Entries from a spatial reasoning dataset:
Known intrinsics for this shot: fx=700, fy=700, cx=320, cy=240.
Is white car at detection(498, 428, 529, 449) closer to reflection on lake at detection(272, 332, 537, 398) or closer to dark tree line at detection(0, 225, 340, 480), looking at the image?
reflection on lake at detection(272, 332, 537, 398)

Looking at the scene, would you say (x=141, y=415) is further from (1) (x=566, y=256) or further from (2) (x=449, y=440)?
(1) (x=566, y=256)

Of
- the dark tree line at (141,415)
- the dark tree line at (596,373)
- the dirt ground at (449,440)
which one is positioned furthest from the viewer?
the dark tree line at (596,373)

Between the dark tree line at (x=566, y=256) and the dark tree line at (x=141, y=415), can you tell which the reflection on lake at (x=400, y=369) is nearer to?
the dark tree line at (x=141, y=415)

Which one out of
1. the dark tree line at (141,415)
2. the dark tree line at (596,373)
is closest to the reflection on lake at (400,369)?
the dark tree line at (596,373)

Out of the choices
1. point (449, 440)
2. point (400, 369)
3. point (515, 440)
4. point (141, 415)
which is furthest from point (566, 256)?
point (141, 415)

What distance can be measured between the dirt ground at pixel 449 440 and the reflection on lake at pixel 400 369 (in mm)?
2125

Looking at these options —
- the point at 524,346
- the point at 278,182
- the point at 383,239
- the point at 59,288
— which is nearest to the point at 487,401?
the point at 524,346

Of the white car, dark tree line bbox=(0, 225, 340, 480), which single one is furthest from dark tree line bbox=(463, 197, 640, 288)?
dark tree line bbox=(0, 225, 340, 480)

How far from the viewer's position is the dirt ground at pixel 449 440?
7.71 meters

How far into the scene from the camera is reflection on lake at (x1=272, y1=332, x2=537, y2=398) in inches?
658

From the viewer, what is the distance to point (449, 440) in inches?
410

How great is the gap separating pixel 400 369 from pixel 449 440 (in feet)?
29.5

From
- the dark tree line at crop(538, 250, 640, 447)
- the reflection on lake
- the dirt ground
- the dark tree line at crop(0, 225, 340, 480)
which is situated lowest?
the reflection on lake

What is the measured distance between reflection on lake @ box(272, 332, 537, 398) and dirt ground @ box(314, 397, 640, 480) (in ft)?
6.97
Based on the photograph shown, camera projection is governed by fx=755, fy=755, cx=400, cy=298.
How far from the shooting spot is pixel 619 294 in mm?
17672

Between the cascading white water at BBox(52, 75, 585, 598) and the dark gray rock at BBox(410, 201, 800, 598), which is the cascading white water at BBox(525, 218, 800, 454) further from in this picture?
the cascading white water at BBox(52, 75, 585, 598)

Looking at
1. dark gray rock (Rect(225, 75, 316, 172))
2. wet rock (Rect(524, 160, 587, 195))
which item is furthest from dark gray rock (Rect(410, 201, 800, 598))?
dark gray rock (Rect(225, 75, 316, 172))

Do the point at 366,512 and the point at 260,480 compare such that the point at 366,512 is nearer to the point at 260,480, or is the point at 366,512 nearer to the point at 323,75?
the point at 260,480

The task
Rewrite the part that opens with the line containing "Looking at these options —" and runs through the last of the entries, swapping "wet rock" for "damp stone" and keeping everything else the same.

Completed task
Looking at these options —
- the point at 524,346
- the point at 278,182
- the point at 383,239
- the point at 59,288
— which is nearest to the point at 487,401?
the point at 524,346

Of the white car, dark tree line bbox=(0, 225, 340, 480), which single one is furthest from dark tree line bbox=(463, 197, 640, 288)?
dark tree line bbox=(0, 225, 340, 480)

How far from the viewer's position is the dirt ground at pixel 449 440?
7.71 meters

How far into the scene from the camera is reflection on lake at (x1=272, y1=332, x2=537, y2=398) in inches?
658

From the viewer, what is the distance to point (449, 440) in inches?
410

How great is the gap separating pixel 400 369 from pixel 449 440 (in feet)?
29.5

From
- the dark tree line at crop(538, 250, 640, 447)
- the reflection on lake
- the dirt ground
- the dark tree line at crop(0, 225, 340, 480)
which is situated lowest?
the reflection on lake

What is the measured distance between reflection on lake @ box(272, 332, 537, 398) and dirt ground @ box(314, 397, 640, 480) (in ft)?
6.97
Based on the photograph shown, camera projection is governed by fx=755, fy=755, cx=400, cy=298.
How far from the shooting spot is pixel 619 294 in mm?
17672

Between the cascading white water at BBox(52, 75, 585, 598) and the dark gray rock at BBox(410, 201, 800, 598), which is the cascading white water at BBox(525, 218, 800, 454) further from in this picture?
the cascading white water at BBox(52, 75, 585, 598)

Looking at
1. dark gray rock (Rect(225, 75, 316, 172))
2. damp stone (Rect(524, 160, 587, 195))
which item is furthest from dark gray rock (Rect(410, 201, 800, 598))?
dark gray rock (Rect(225, 75, 316, 172))

Do the point at 366,512 and the point at 260,480 compare such that the point at 366,512 is nearer to the point at 260,480, or is the point at 366,512 nearer to the point at 323,75?
the point at 260,480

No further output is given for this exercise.